| name | create-eval |
| description | Create trigger evaluation setup for a toolkit skill. Use when the user wants to test whether a skill's description triggers correctly, set up eval workspaces, or generate trigger test queries for a skill. Use when user says 'create eval', 'test triggers', 'eval skill', or wants to measure skill triggering accuracy. |
| argument-hint | [toolkit] [skill] |
Create trigger eval for a skill
Scaffold a trigger eval for $ARGUMENTS (format: toolkit skill or toolkit/skill).
Step 1: Locate the skill
Parse $ARGUMENTS into toolkit and skill name. Find the skill at workbench/<toolkit>/skills/<skill>/SKILL.md.
Read the skill's frontmatter (name, description) and body to understand what it does and when it should trigger.
Step 2: Create eval directory
Create evals/<toolkit>/<skill>/ if it doesn't exist.
Step 3: Determine eval workspaces
Ask the user which workspace configurations to test. Each workspace represents a different set of installed toolkits — this tests how the skill behaves when competing with other skills.
Common patterns:
- init-only — just
dlthub ai init (minimum skills: setup-secrets, toolkit-dispatch). Tests cold-start triggering.
- with-<toolkit> — init + the skill's own toolkit installed. Tests triggering with competing sibling skills.
Write config.json:
{
".eval-workspaces": {
"init-only": {"toolkits": []},
"with-rest-api": {"toolkits": ["rest-api-pipeline"]}
}
}
Ask the user if they want additional workspace configurations. Each entry adds a workspace with different toolkit combinations.
Step 4: Generate trigger eval queries
Read the skill's SKILL.md description carefully. Then read all competing skill descriptions from the selected toolkits:
uv run python tools/list_skill_descriptions.py workbench/<toolkit1> workbench/<toolkit2> ...
Use the competing descriptions to understand clash surfaces — which skills have overlapping vocabulary or intent.
Generate 20 eval queries — a mix of should-trigger (10) and should-not-trigger (10).
Query quality rules
Queries must be realistic — what a real user would actually type. Include personal context, specific details, file paths, API names, error messages, casual phrasing. Mix formal and informal, long and short.
Bad: "Format this data", "Build a pipeline", "Deploy something"
Good: "ok so my boss just sent me this xlsx file (its in my downloads, called something like 'Q4 sales final FINAL v2.xlsx') and she wants me to add a column that shows the profit margin as a percentage. The revenue is in column C and costs are in column D i think"

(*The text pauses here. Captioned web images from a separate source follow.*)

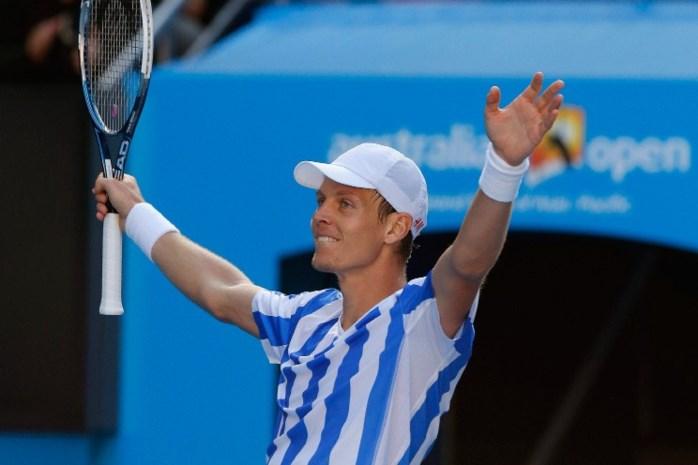 Tomas Berdych naar halve finales Australian Open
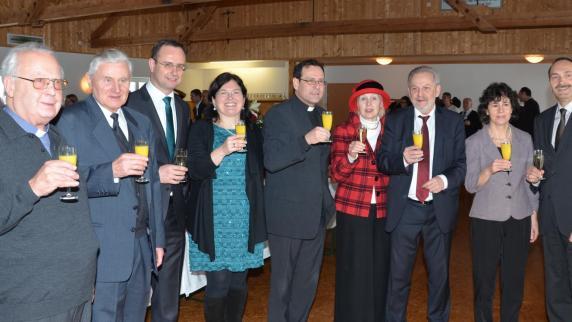 Neujahrsempfang: Vieles in der Pfarreiengemeinschaft wächst zusammen - Augsburger Allgemeine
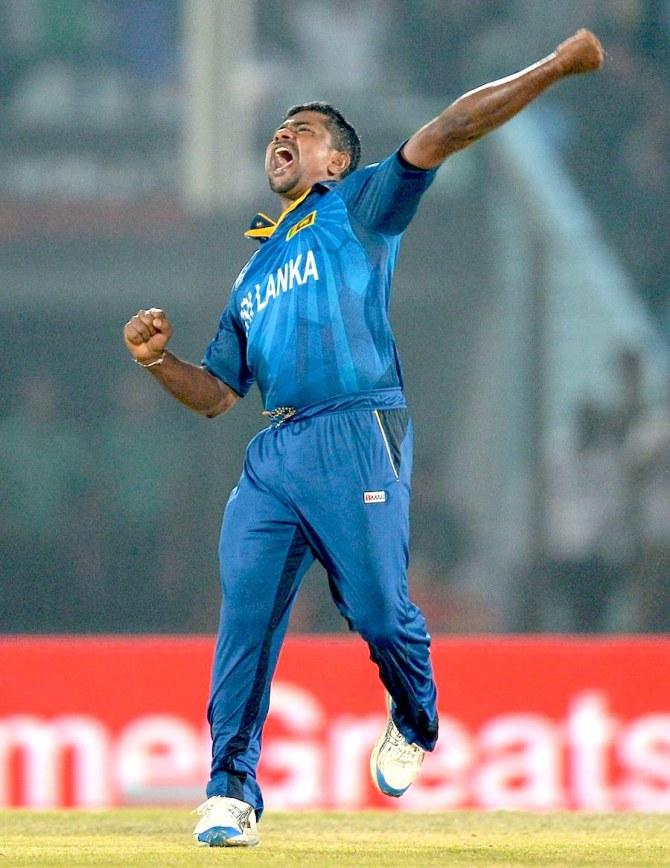 """""""It has been decided by the national selectors to send Rangana Herath for the Sri Lanka tour of England, in place of Suranga Lakmal who is injured"""""""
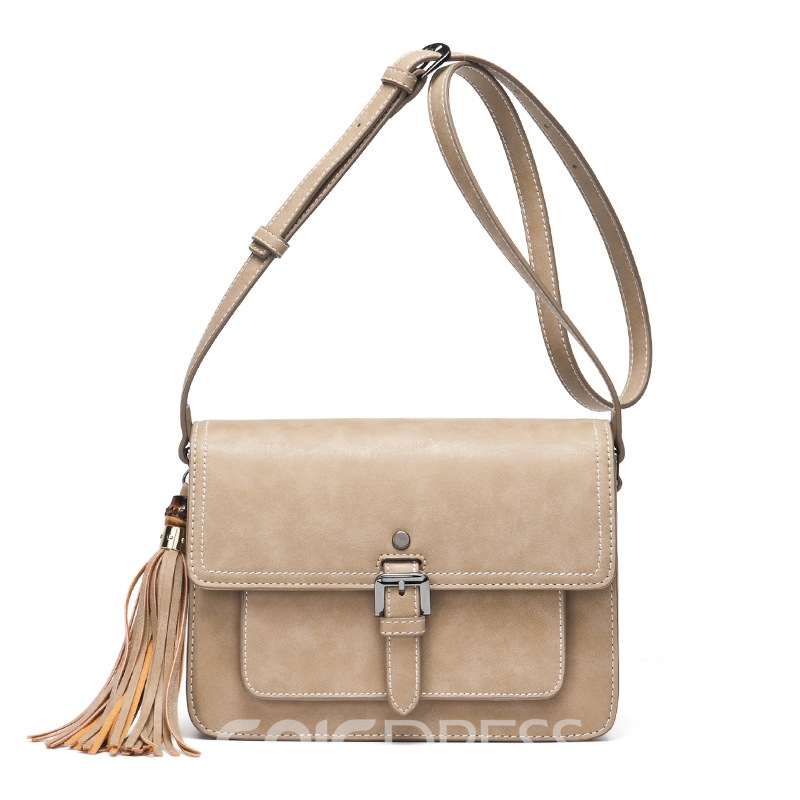 Ericdress Korean Style Tassel Solid Color Crossbody Bag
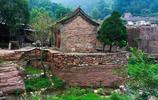 全世界五大最險峻的房屋,中國三處上榜,外媒讚歎中國人了不起
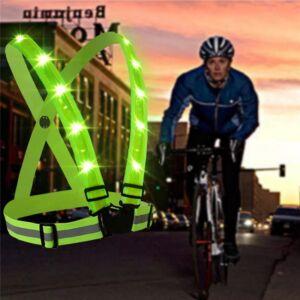 LED Kerékpáros-Motoros, Fényvisszaverő Heveder, Sárga, tölthető akku
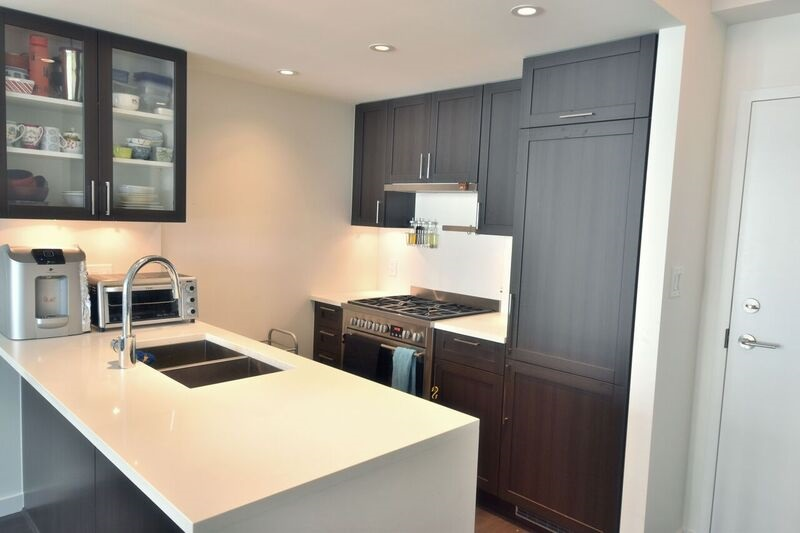 Condo Apartment at 311 5598 ORMIDALE STREET, Unit 311, Vancouver East, British Columbia. Image 7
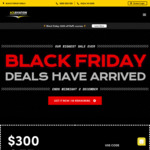 [QLD, NSW, VIC] Black Friday: $300 off Drone Courses - Starting from $1395 to $3995  @ AAA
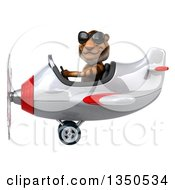 Clipart Of A 3d Tiger Aviator Pilot Wearing Sunglasses And Flying A White And Red Airplane To The Left Royalty Free Illustration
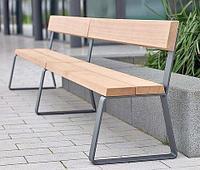 Паркоавая мебель Лп-0300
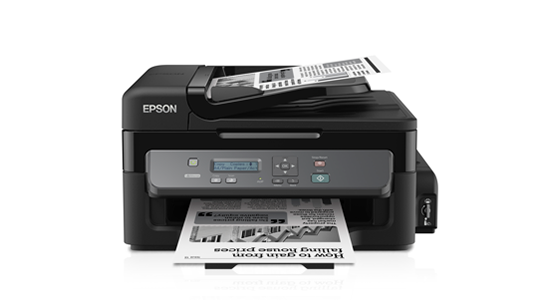 Monochrome Range | Epson Indonesia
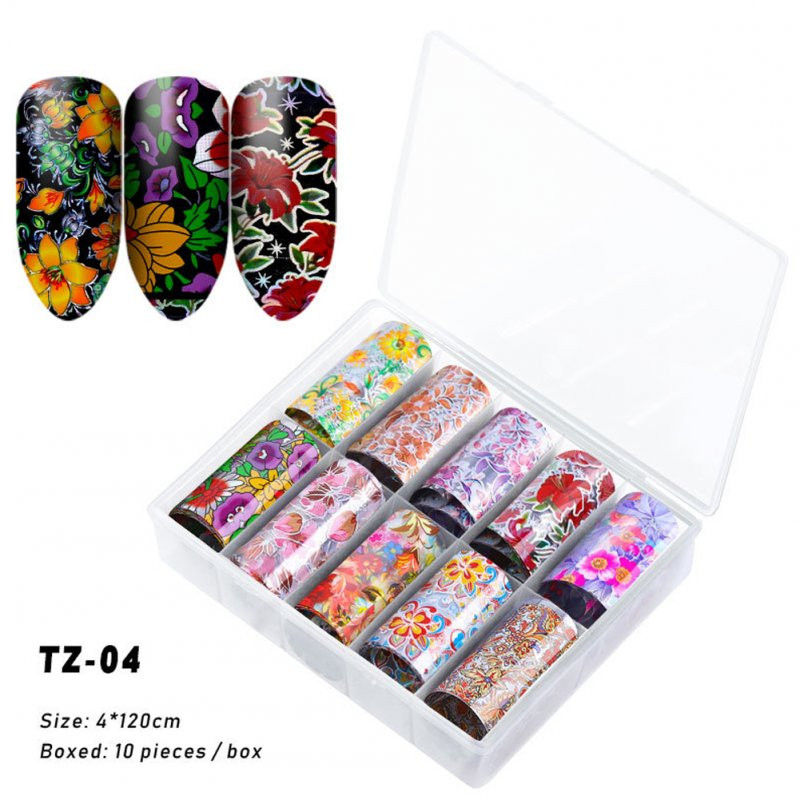 Nail Star Sticker Set DIY Nail Sticker Nail Starry Sky Art Decoration Stickers Star Paper TZ04_Pack of 10 4cm * 120cm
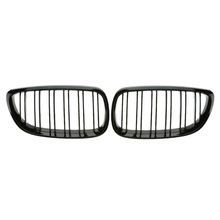 One Pair of Car Gloss Black Front Grille Decoration Grilles for BMW E92 2006-2009(China)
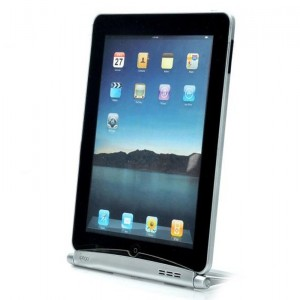 Folding Charging Docking Station Stand Holder for iPad / iPad 2 - Silver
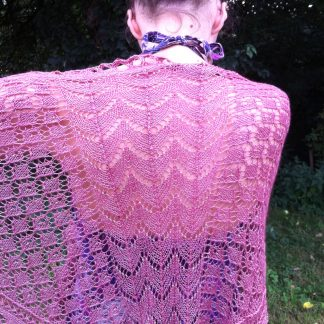 UnicornKnits Judith shawl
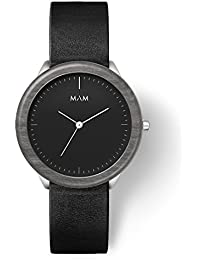 MAM Originals · Stainless Dark Maple Black | Reloj de Hombre | Diseño Minimalista | Creado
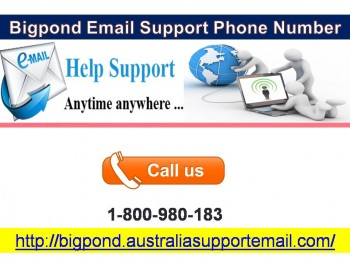 Bigpond Email Support Phone Number   1-800-980-183  Fix Tech Fault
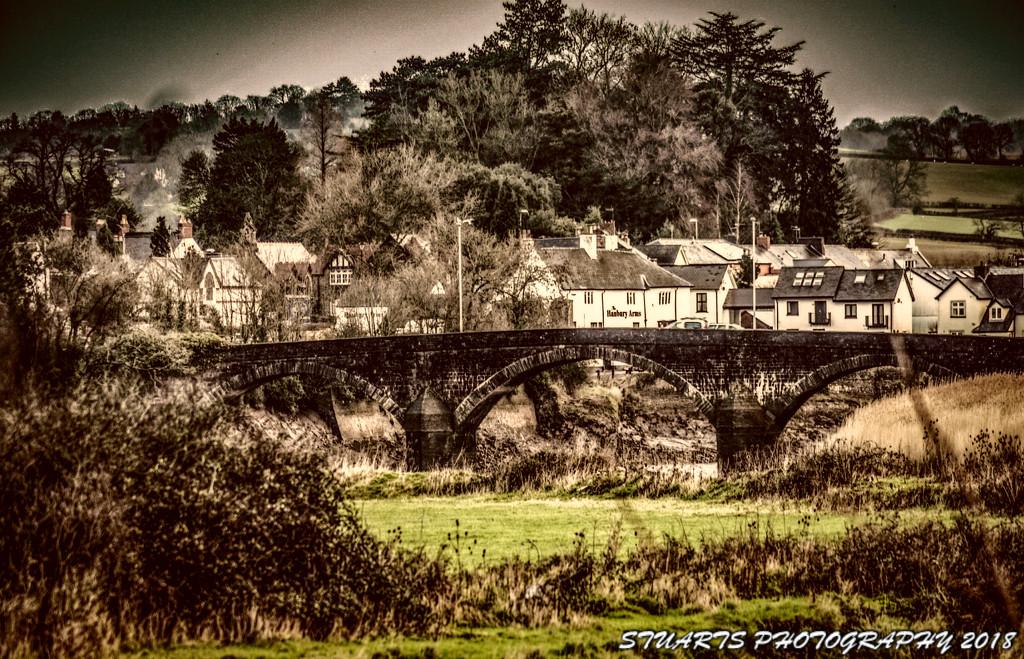 Caerleon Bridge  by stuart46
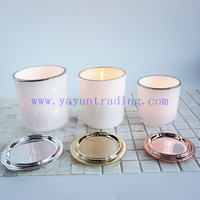 250ml 395ml 480ml gold silver rim for white candle holder glass luxury candle vessels with lids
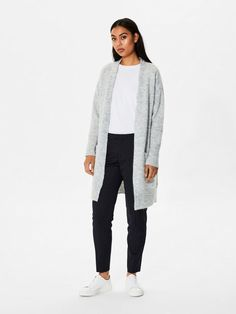 MOHAIR MIX - STRIKKET CARDIGAN, Light Grey Melange, large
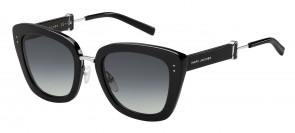MARC JACOBS 131S 807HD
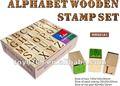 laser carimbo de borracha madeira alfabeto letras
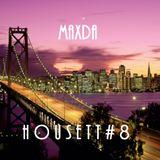 "HOUSETT # 8 - Progressive & Tech House mix - ""The Hide Side Tek Comes Back"""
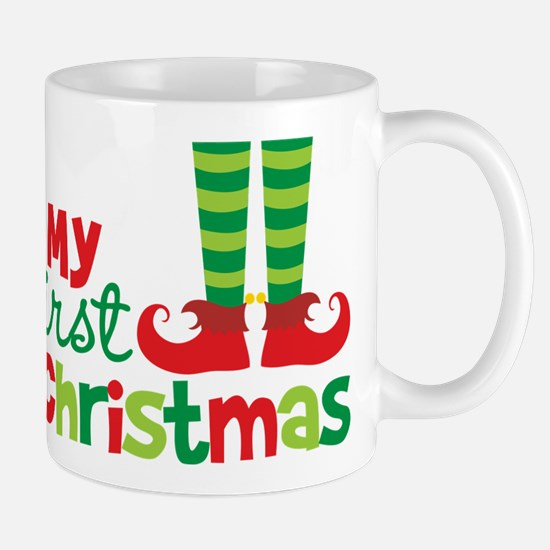 Elf Feet Babies 1st Christmas Mug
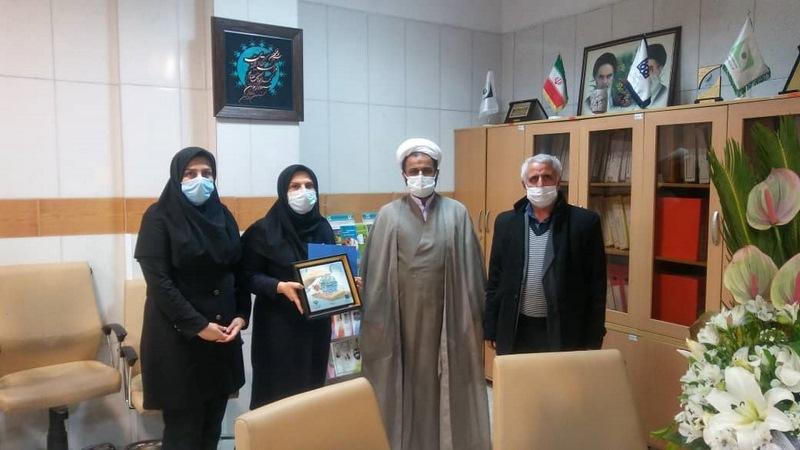مراسم تجلیل و تقدیر از مدیران پرستاری بیمارستان های دانشگاه علوم پزشکی تهران و مدیریت دفتر پرستاری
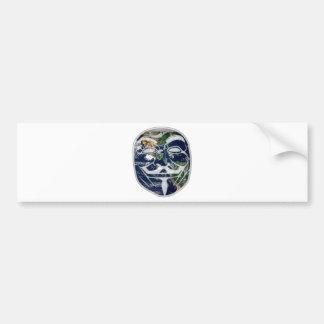 Worldwide Anonymous Bumper Stickers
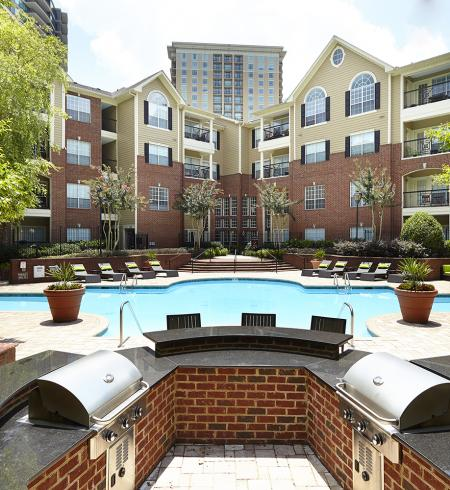 Apartments for Rent in Atlanta, GA - Camden Phipps
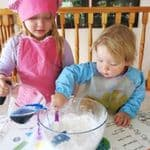 Messy Play Corn Flour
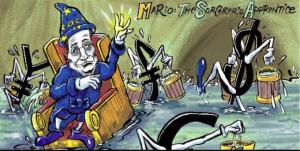 Питер Мейер - Перемены в ЕЦБ 20 ноября 2019 года Mario-the-wizard-300x151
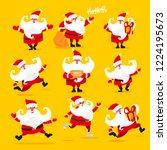 collection of christmas santa... | Shutterstock .eps vector #1224195673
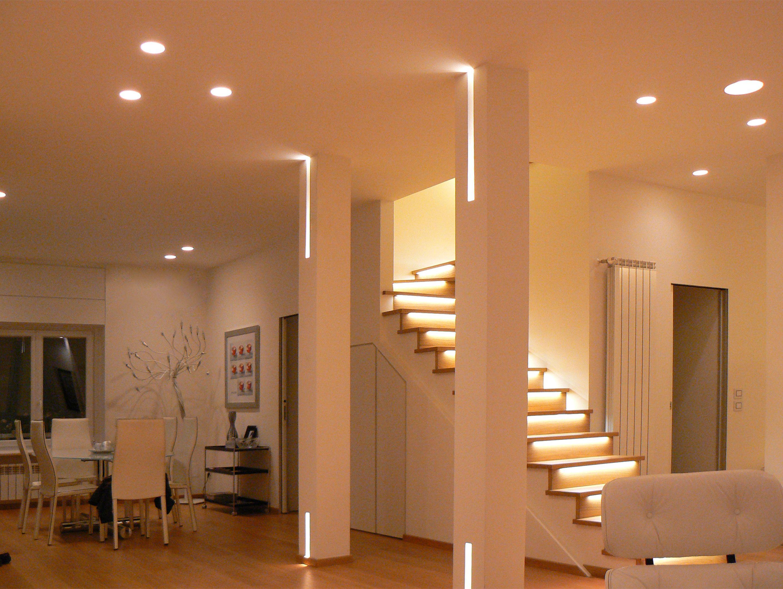 Abitazione - Ottava strada, San Felice. Living room. # ...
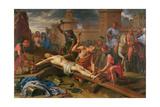 The Crucifixion Giclée-vedos tekijänä Philippe De Champaigne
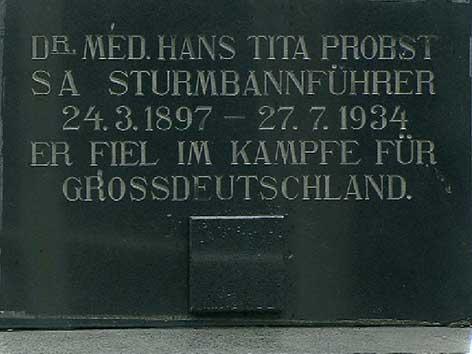 Nazi Grabstein Graz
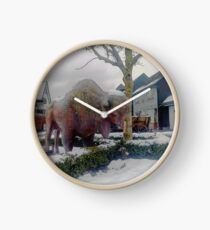 Wisent Sculpture Clock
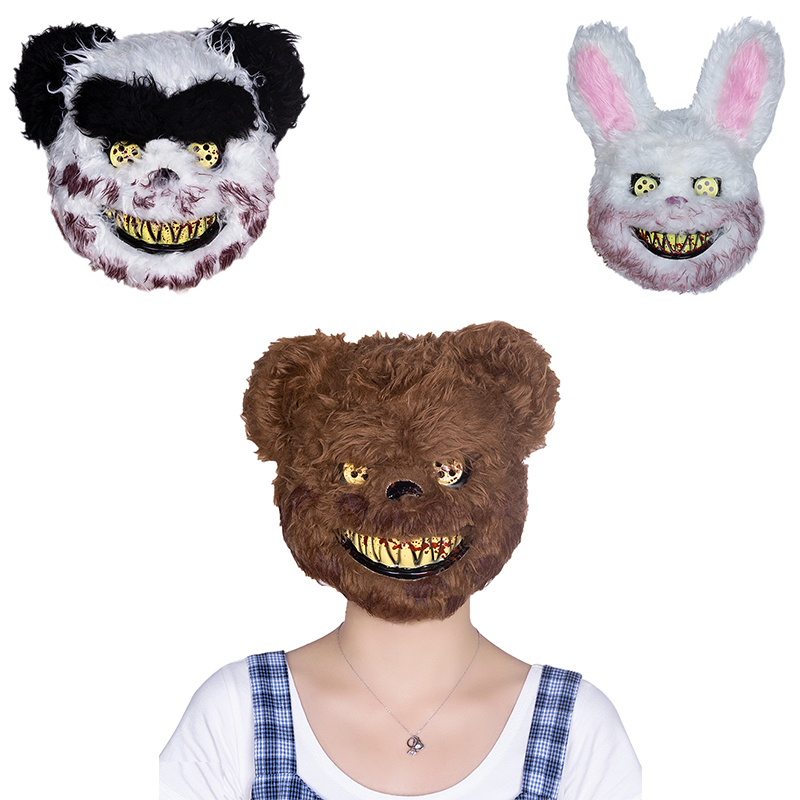 Scary Teddy Bear Mask Adult Evil Psycho Halloween Costume Fancy Dress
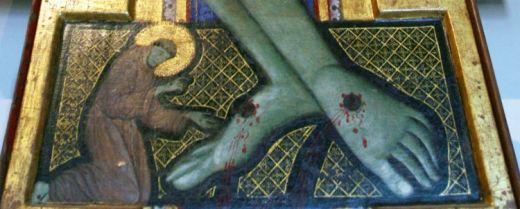 San Francesco ai piedi del crocifisso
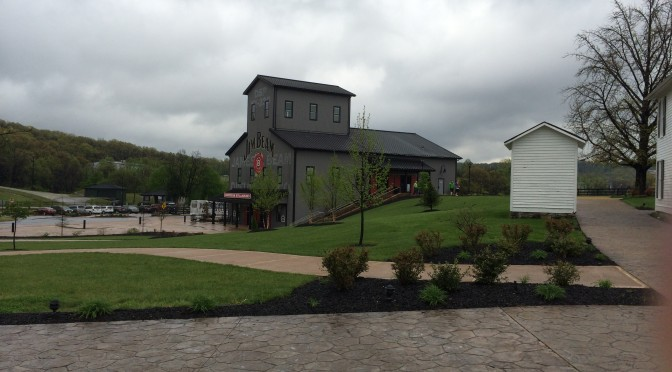 Distillery Tour: Jim Beam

Should-trigger queries (10)
Think about coverage — different phrasings of the same intent:
- Some formal, some casual
- Cases where the user doesn't name the skill explicitly but clearly needs it
- Uncommon use cases at the edges of the skill's scope
- Cases where this skill competes with another but should win
Should-not-trigger queries (10)
The most valuable negatives are near-misses — queries that share keywords or concepts with the skill but actually need something different:
- Adjacent domains or overlapping vocabulary
- Ambiguous phrasing where a keyword match would trigger but shouldn't
- Queries that touch on the skill's domain but in a context where another tool is better
- Specific in-progress tasks that belong to sibling skills
Avoid obviously irrelevant negatives — "write a fibonacci function" as a negative for a pipeline skill doesn't test anything. The negatives should be genuinely tricky.
Disabled queries
If during analysis a query turns out to be an undertrigger (Claude handles it directly without any skill), mark it as disabled instead of removing:
{"query": "...", "should_trigger": true, "disabled": true, "reason": "undertrigger — Claude uses MCP directly"}
Write trigger-eval.json.
Step 5: Review with user
Present the generated queries grouped by should-trigger/should-not-trigger. Explain the reasoning for tricky cases. Let the user edit, add, or remove queries before finalizing.
Step 6: Build workspaces
Run:
uv run python tools/create_eval_workspace.py evals/<toolkit>/<skill>
This creates all workspaces defined in config.json.
Step 7: Continue to run-eval
Ask the user if they want to run the eval now. If yes, hand over to /run-eval <toolkit> <skill>. Do not duplicate the eval running and analysis logic here.